**TASK DIRECTIONS:**
Please swap every "spectator" for "viewer" in the items below and give them back with nothing else changed.

* start PROVIDED DATA *

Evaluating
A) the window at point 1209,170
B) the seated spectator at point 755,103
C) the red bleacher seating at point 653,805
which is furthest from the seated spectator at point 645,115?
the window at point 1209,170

* end PROVIDED DATA *

**SOLUTION BELOW:**
Evaluating
A) the window at point 1209,170
B) the seated viewer at point 755,103
C) the red bleacher seating at point 653,805
which is furthest from the seated viewer at point 645,115?
the window at point 1209,170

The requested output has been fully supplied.